Selain harganya tergolong “berat” dibanding dengan helm pelindung kepala kebanyakan, ujar dia menuturkan, sebenarnya berat fisik dapat berkurang lantaran daya apung di kedalaman air. “Kalau bobotnya bisa berkurang banyak setelah di dalam air. Yang berat itu harganya sampai jutaan,” katanya berseloroh seusai memberi arahan pada pelatihan. Mahalnya helm hingga jutaan, tutur Harjana menambahkan, lantaran dilengkapi sarana alat komunikasi canggih. Melalui alat monitor yang terdapat di dalam helm, seluruh kegiatan pengelasan dapat terpantau dari luar.

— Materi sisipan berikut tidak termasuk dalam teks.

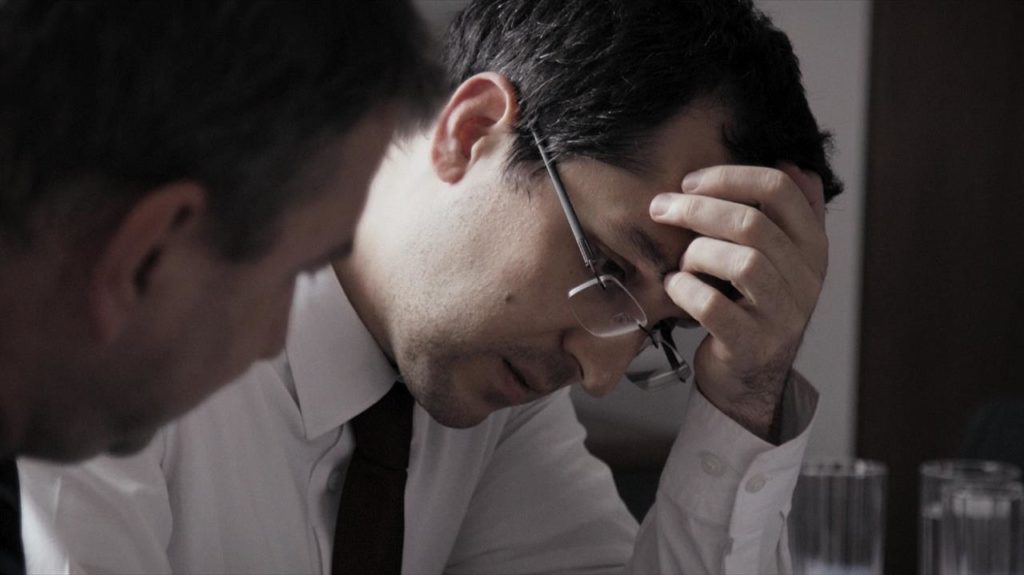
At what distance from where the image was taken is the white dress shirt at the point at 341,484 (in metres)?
1.18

Pemakaian helm kedap air dan dilengkapi sarana alat komunikasi canggih dari dalam air ke permukaan, ujar dia menambahkan, merupakan salah satu sarana terpenting bagi seorang penyelam yang sedang melakukan pengelasan di bawah air. “Tanpa memakai helm yang dirancang khusus untuk kelengkapan mengelas, sangat berbahaya,” kata dia. Kalau hanya menggunakan helm penyelam biasa, tidak akan mampu bertahan saat berada di dalam kedalaman air puluhan meter. Selain itu, helm penyelam biasa, tidak tahan terhadap tekanan arus air bawah laut. Mau tidak mau, katanya, helm kedap air khusus pengelas harus dimiliki oleh lembaga yang memberikan pelatihan mengelas di dalam air. “Kalau sekedar memakai helm penyelam biasa, kami tidak berani menanggung resikonya. Tekanan di kedalaman puluhan meter bawah air laut, sangat kuat,” katanya. Kalau hanya memakai helm penyelam biasa, tidak akan kuat. “Apalagi yang bisa melakukan komunikasi dengan operator di daratan.”

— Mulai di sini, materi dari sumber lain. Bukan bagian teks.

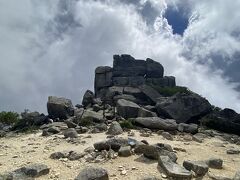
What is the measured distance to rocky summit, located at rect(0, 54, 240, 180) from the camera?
21266 millimetres

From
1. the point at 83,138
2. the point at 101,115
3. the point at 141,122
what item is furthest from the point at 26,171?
the point at 101,115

Lebih jauh Harjana mengatakan, penggunaan helm tahan guncangan arus deras bawah air laut sering membuat para penyelam akan terombang-ambing, bila hanya menggenakan helm biasa. Apalagi sewaktu melakukan pekerjaan pengelasan lambung bawah kapal yang robek memerlukan waktu lama. “Jadi harus menggunakan helm yang tahan gempuran, kokoh dan berat. Selain juga sebagai pemberat tubuh agar tidak melayang,” kata dia. Tidak hanya itu, kaca helm yang digunakan tidak bisa terbuka sehingga kedap air dan steril udara. “Karena juga terdapat saluran yang menghubungkan dengan tabung oxygen.”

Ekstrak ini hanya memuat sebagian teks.